> WHAT THE EXERCISE ASKS
Reproduce the passage on reaching customers below, starting with "Based on Willie" and going on through "Yes and no.", keeping every word and punctuation mark unchanged.

> PAGE EXCERPT
----
For Real Estate agents, think about all things home related. Builders, aspirational room designs, movers, attorneys – they are all connections to your clients.

Where does your customer hang out?
What blogs do they read?
Who do they follow on Twitter or Instagram?

Conventions/events/trade shows: Do you sell a B2B (business to business) product that benefits from a hands-on demo? Is your product the next big thing at Comic-Con or CES?

If you’re a Real Estate agent, would a booth at a home show be a way to meet your customer? What about a local, town-oriented event for sponsorship?

Partnership/Complementary business: Is there a natural fit with a related business? Are you the peanut butter to another product’s jelly? Is there a mutually beneficial relationship that will make both of you new customers and money? Joint venture? Partnership?

For Real Estate agents, local movers, home builders, attorneys, interior decorators, home improvement contractors, and relocation companies could all be good sources of mutual referrals.

Step Six: Be a BIG FISH in ONE (or maybe two) bowls…um…platforms

Based on what you’ve done in Steps 1 – 5, select one social outlets. If you are really trying to jump-start your business and you have lots of time (and maybe some money for marketing) you can pick TWO. No more.

Based on Willie Sutton’s advice, “go where the money” and customers are.

It’s tempting to want to jump into a lot of areas. How hard can it be to get going on LinkedIn and Instagram and Facebook and start sending out press releases? You figure that more is better when you’re trying to get traction.

And there is the temptation to focus on social media because it’s free, and everything else costs money.

Yes and no.

Even though a lot of social media is “free”, I liken it to getting a car rolling up a hill. Not impossible, but it does take some effort.

Understand that, like getting that car rolling, the first few months are going to take up a lot of resources to keep up with an active presence. The worst thing you can do is be starting and stopping. Whatever momentum you got, you lose when you aren’t consistent.

Go deep on one (or two) social platforms. Post, engage, search out your audience and build your credibility.

Don’t overlook something that will cost you money in the short term if it really is the best place to connect with your ideal customer. Yes, this means social ads.
----
> RAW DATA
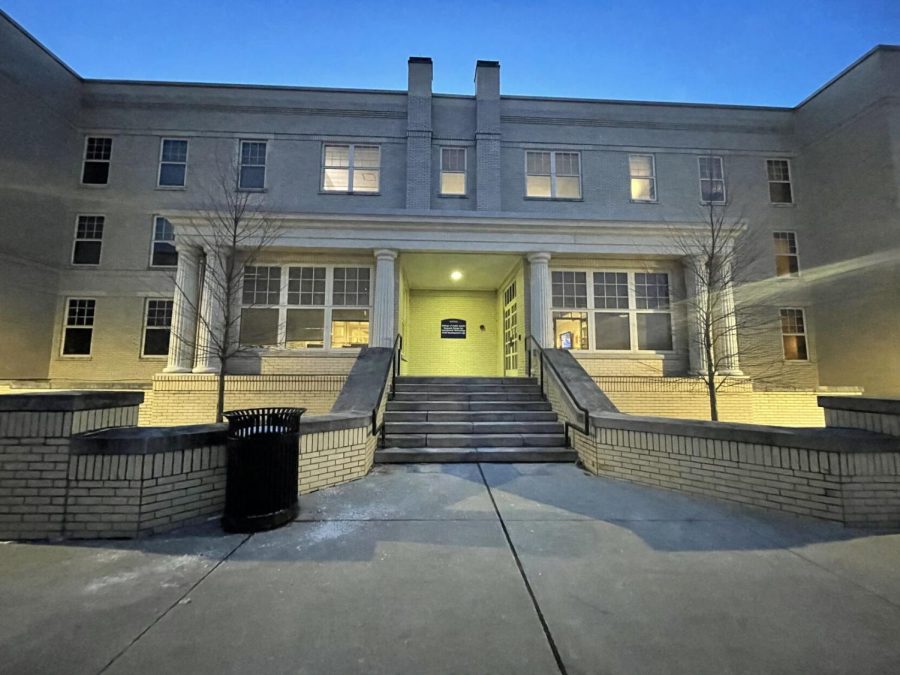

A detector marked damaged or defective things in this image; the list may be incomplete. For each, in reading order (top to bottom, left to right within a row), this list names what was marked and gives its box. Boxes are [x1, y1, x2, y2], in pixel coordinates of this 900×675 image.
----
> SOLUTION TO THIS EXERCISE
Based on Willie Sutton’s advice, “go where the money” and customers are.

It’s tempting to want to jump into a lot of areas. How hard can it be to get going on LinkedIn and Instagram and Facebook and start sending out press releases? You figure that more is better when you’re trying to get traction.

And there is the temptation to focus on social media because it’s free, and everything else costs money.

Yes and no.